_What you have to do:_
Retype the material that follows, keeping every word as it is.

_Data:_
== == ==

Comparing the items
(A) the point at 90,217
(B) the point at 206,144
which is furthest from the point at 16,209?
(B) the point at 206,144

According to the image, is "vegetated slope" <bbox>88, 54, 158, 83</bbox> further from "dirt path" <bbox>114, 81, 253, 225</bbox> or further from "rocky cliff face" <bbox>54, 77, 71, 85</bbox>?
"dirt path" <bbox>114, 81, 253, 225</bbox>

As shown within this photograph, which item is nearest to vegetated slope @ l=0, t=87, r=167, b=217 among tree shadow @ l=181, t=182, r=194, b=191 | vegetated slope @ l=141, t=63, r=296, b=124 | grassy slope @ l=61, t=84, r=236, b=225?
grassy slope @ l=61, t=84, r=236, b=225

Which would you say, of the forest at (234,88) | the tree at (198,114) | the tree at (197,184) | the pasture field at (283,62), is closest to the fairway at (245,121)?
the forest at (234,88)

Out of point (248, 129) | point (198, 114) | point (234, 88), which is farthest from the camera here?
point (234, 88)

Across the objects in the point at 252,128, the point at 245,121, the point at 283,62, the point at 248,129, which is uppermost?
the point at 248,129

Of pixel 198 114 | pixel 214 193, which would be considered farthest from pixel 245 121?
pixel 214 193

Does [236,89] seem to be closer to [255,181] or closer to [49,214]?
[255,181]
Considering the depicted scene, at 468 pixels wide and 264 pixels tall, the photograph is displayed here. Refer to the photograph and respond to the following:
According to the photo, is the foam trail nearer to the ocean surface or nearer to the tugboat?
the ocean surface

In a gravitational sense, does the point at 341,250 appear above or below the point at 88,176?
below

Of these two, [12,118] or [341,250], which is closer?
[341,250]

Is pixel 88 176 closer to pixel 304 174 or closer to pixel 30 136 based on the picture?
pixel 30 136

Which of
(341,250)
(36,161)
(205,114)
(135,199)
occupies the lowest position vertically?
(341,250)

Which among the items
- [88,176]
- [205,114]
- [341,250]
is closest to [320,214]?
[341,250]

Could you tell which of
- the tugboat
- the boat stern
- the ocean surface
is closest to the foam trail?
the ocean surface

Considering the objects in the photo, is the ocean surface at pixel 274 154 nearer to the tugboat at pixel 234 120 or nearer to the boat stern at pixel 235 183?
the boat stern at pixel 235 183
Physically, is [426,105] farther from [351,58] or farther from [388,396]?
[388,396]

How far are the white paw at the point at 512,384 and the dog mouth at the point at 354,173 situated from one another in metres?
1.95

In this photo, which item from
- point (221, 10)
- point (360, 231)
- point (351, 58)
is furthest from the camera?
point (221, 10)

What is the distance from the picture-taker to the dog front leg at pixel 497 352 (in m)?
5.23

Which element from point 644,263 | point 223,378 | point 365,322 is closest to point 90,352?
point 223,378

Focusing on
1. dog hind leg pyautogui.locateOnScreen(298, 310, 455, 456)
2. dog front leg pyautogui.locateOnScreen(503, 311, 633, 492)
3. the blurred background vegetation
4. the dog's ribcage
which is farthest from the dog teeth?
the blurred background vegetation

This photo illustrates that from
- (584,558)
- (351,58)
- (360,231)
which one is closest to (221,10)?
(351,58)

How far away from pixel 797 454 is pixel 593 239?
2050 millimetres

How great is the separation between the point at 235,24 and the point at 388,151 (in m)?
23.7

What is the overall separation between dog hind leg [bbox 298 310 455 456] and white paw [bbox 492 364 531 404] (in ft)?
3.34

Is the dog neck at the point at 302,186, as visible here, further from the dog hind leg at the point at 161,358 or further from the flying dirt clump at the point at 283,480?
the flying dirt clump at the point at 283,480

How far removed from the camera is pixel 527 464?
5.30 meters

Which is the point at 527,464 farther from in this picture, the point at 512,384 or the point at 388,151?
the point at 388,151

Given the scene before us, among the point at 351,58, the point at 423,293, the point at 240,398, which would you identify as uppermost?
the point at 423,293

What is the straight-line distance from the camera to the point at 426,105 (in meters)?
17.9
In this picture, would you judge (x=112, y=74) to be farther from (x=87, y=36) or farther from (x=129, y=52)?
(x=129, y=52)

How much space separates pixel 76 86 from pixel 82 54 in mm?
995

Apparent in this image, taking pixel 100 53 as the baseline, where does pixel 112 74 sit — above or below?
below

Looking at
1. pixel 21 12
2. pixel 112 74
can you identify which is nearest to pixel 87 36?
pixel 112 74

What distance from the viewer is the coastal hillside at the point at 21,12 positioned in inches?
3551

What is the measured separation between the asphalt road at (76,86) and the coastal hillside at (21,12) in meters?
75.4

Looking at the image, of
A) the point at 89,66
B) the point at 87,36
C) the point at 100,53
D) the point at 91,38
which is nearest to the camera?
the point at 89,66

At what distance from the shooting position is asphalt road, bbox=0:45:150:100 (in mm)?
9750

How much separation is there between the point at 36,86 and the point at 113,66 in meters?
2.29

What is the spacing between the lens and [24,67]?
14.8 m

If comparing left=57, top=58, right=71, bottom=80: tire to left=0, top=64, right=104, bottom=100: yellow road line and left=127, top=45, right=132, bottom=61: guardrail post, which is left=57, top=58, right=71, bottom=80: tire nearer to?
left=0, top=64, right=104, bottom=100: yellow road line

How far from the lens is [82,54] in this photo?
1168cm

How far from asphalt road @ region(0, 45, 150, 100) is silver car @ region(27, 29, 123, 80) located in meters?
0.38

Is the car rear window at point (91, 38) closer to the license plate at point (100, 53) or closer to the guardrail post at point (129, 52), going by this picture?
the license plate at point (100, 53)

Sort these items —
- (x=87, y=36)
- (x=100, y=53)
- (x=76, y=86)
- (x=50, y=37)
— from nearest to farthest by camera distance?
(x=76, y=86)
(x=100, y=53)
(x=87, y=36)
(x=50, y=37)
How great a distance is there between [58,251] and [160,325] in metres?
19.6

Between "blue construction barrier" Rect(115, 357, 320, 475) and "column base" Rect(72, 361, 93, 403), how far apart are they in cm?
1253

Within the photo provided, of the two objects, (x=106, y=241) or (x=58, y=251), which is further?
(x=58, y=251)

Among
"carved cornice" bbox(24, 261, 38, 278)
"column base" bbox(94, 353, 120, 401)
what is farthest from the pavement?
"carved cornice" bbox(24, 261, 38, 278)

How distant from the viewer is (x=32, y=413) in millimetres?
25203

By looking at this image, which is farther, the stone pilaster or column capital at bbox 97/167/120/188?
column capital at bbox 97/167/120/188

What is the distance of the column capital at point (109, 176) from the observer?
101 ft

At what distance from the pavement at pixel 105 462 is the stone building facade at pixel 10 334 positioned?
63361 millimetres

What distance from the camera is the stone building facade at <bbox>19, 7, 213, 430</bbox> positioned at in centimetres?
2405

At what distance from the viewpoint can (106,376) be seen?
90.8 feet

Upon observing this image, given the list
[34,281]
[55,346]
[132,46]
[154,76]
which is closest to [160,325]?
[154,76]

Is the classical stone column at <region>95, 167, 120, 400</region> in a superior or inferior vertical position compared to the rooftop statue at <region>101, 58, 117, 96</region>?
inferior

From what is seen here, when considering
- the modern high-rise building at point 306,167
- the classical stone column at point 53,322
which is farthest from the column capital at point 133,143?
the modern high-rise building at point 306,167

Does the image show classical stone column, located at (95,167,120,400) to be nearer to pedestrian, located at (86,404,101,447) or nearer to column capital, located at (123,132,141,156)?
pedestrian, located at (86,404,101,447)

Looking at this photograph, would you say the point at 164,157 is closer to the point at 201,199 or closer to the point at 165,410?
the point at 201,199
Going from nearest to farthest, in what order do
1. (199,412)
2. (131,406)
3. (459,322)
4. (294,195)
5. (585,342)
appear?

== == ==

_Expected answer:_
Comparing the items
(A) the point at 90,217
(B) the point at 206,144
which is furthest from the point at 16,209?
(B) the point at 206,144

According to the image, is "vegetated slope" <bbox>88, 54, 158, 83</bbox> further from "dirt path" <bbox>114, 81, 253, 225</bbox> or further from "rocky cliff face" <bbox>54, 77, 71, 85</bbox>?
"dirt path" <bbox>114, 81, 253, 225</bbox>

As shown within this photograph, which item is nearest to vegetated slope @ l=0, t=87, r=167, b=217 among tree shadow @ l=181, t=182, r=194, b=191 | vegetated slope @ l=141, t=63, r=296, b=124 | grassy slope @ l=61, t=84, r=236, b=225?
grassy slope @ l=61, t=84, r=236, b=225

Which would you say, of the forest at (234,88) | the tree at (198,114) | the tree at (197,184) | the pasture field at (283,62), is closest to the fairway at (245,121)?
the forest at (234,88)

Out of point (248, 129) | point (198, 114) | point (234, 88), which is farthest from the camera here?
point (234, 88)

Across the objects in the point at 252,128, the point at 245,121, the point at 283,62, the point at 248,129, which is uppermost?
the point at 248,129

Of pixel 198 114 | pixel 214 193, which would be considered farthest from pixel 245 121?
pixel 214 193

Does [236,89] seem to be closer to [255,181] or closer to [49,214]?
[255,181]
Considering the depicted scene, at 468 pixels wide and 264 pixels tall, the photograph is displayed here. Refer to the photograph and respond to the following:
According to the photo, is the foam trail nearer to the ocean surface or nearer to the tugboat?
the ocean surface

In a gravitational sense, does the point at 341,250 appear above or below the point at 88,176?
below

Of these two, [12,118] or [341,250], which is closer?
[341,250]

Is pixel 88 176 closer to pixel 304 174 or closer to pixel 30 136 based on the picture?
pixel 30 136

Which of
(341,250)
(36,161)
(205,114)
(135,199)
occupies the lowest position vertically?
(341,250)

Which among the items
- [88,176]
- [205,114]
- [341,250]
is closest to [320,214]?
[341,250]

Could you tell which of
- the tugboat
- the boat stern
- the ocean surface
is closest to the foam trail?
the ocean surface

Considering the objects in the photo, is the ocean surface at pixel 274 154 nearer to the tugboat at pixel 234 120 or nearer to the boat stern at pixel 235 183?
the boat stern at pixel 235 183
Physically, is [426,105] farther from [351,58] or farther from [388,396]?
[388,396]

How far are the white paw at the point at 512,384 and the dog mouth at the point at 354,173 situated from one another in metres?
1.95

In this photo, which item from
- point (221, 10)
- point (360, 231)
- point (351, 58)
is furthest from the camera?
point (221, 10)

What is the distance from the picture-taker to the dog front leg at pixel 497 352 (in m)?
5.23

Which element from point 644,263 | point 223,378 | point 365,322 is closest to point 90,352?
point 223,378

Focusing on
1. dog hind leg pyautogui.locateOnScreen(298, 310, 455, 456)
2. dog front leg pyautogui.locateOnScreen(503, 311, 633, 492)
3. the blurred background vegetation
4. the dog's ribcage
which is farthest from the dog teeth?
the blurred background vegetation

This photo illustrates that from
- (584,558)
- (351,58)
- (360,231)
which one is closest to (221,10)?
(351,58)

How far away from pixel 797 454 is pixel 593 239?
2050 millimetres

How great is the separation between the point at 235,24 and the point at 388,151 (in m)?
23.7

What is the overall separation between dog hind leg [bbox 298 310 455 456] and white paw [bbox 492 364 531 404] (in ft)?
3.34

Is the dog neck at the point at 302,186, as visible here, further from the dog hind leg at the point at 161,358 or further from the flying dirt clump at the point at 283,480?
the flying dirt clump at the point at 283,480

How far removed from the camera is pixel 527 464?
5.30 meters

Which is the point at 527,464 farther from in this picture, the point at 512,384 or the point at 388,151?
the point at 388,151

Given the scene before us, among the point at 351,58, the point at 423,293, the point at 240,398, which would you identify as uppermost?
the point at 423,293

What is the straight-line distance from the camera to the point at 426,105 (in meters)?
17.9
In this picture, would you judge (x=112, y=74) to be farther from (x=87, y=36) or farther from (x=129, y=52)?
(x=129, y=52)

How much space separates pixel 76 86 from pixel 82 54 in mm?
995

Apparent in this image, taking pixel 100 53 as the baseline, where does pixel 112 74 sit — above or below?
below

Looking at
1. pixel 21 12
2. pixel 112 74
can you identify which is nearest to pixel 87 36?
pixel 112 74

What distance from the viewer is the coastal hillside at the point at 21,12 positioned in inches?
3551

What is the measured separation between the asphalt road at (76,86) and the coastal hillside at (21,12) in meters?
75.4

Looking at the image, of
A) the point at 89,66
B) the point at 87,36
C) the point at 100,53
D) the point at 91,38
which is nearest to the camera?
the point at 89,66

At what distance from the shooting position is asphalt road, bbox=0:45:150:100 (in mm)?
9750

How much separation is there between the point at 36,86 and the point at 113,66 in meters?
2.29

What is the spacing between the lens and [24,67]?
14.8 m

If comparing left=57, top=58, right=71, bottom=80: tire to left=0, top=64, right=104, bottom=100: yellow road line and left=127, top=45, right=132, bottom=61: guardrail post, which is left=57, top=58, right=71, bottom=80: tire nearer to?
left=0, top=64, right=104, bottom=100: yellow road line

How far from the lens is [82,54] in this photo?
1168cm

How far from asphalt road @ region(0, 45, 150, 100) is silver car @ region(27, 29, 123, 80) located in meters?
0.38

Is the car rear window at point (91, 38) closer to the license plate at point (100, 53) or closer to the guardrail post at point (129, 52), going by this picture?
the license plate at point (100, 53)

Sort these items —
- (x=87, y=36)
- (x=100, y=53)
- (x=76, y=86)
- (x=50, y=37)
— from nearest to farthest by camera distance?
(x=76, y=86)
(x=100, y=53)
(x=87, y=36)
(x=50, y=37)
How great a distance is there between [58,251] and [160,325] in metres?
19.6

Between "blue construction barrier" Rect(115, 357, 320, 475) and "column base" Rect(72, 361, 93, 403), how far apart are they in cm?
1253

Within the photo provided, of the two objects, (x=106, y=241) or (x=58, y=251), which is further?
(x=58, y=251)

Among
"carved cornice" bbox(24, 261, 38, 278)
"column base" bbox(94, 353, 120, 401)
what is farthest from the pavement?
"carved cornice" bbox(24, 261, 38, 278)

How distant from the viewer is (x=32, y=413) in millimetres?
25203

By looking at this image, which is farther, the stone pilaster or column capital at bbox 97/167/120/188?
column capital at bbox 97/167/120/188

What is the distance of the column capital at point (109, 176) from the observer?
101 ft

At what distance from the pavement at pixel 105 462 is the stone building facade at pixel 10 334 positioned?
63361 millimetres

What distance from the camera is the stone building facade at <bbox>19, 7, 213, 430</bbox> positioned at in centimetres?
2405

At what distance from the viewpoint can (106,376) be seen?
90.8 feet

Upon observing this image, given the list
[34,281]
[55,346]
[132,46]
[154,76]
which is closest to [160,325]?
[154,76]

Is the classical stone column at <region>95, 167, 120, 400</region> in a superior or inferior vertical position compared to the rooftop statue at <region>101, 58, 117, 96</region>?
inferior

From what is seen here, when considering
- the modern high-rise building at point 306,167
- the classical stone column at point 53,322
which is farthest from the column capital at point 133,143?
the modern high-rise building at point 306,167

Does the image show classical stone column, located at (95,167,120,400) to be nearer to pedestrian, located at (86,404,101,447) or nearer to column capital, located at (123,132,141,156)?
pedestrian, located at (86,404,101,447)

Looking at this photograph, would you say the point at 164,157 is closer to the point at 201,199 or closer to the point at 165,410?
the point at 201,199
Going from nearest to farthest, in what order do
1. (199,412)
2. (131,406)
3. (459,322)
4. (294,195)
5. (585,342)
appear?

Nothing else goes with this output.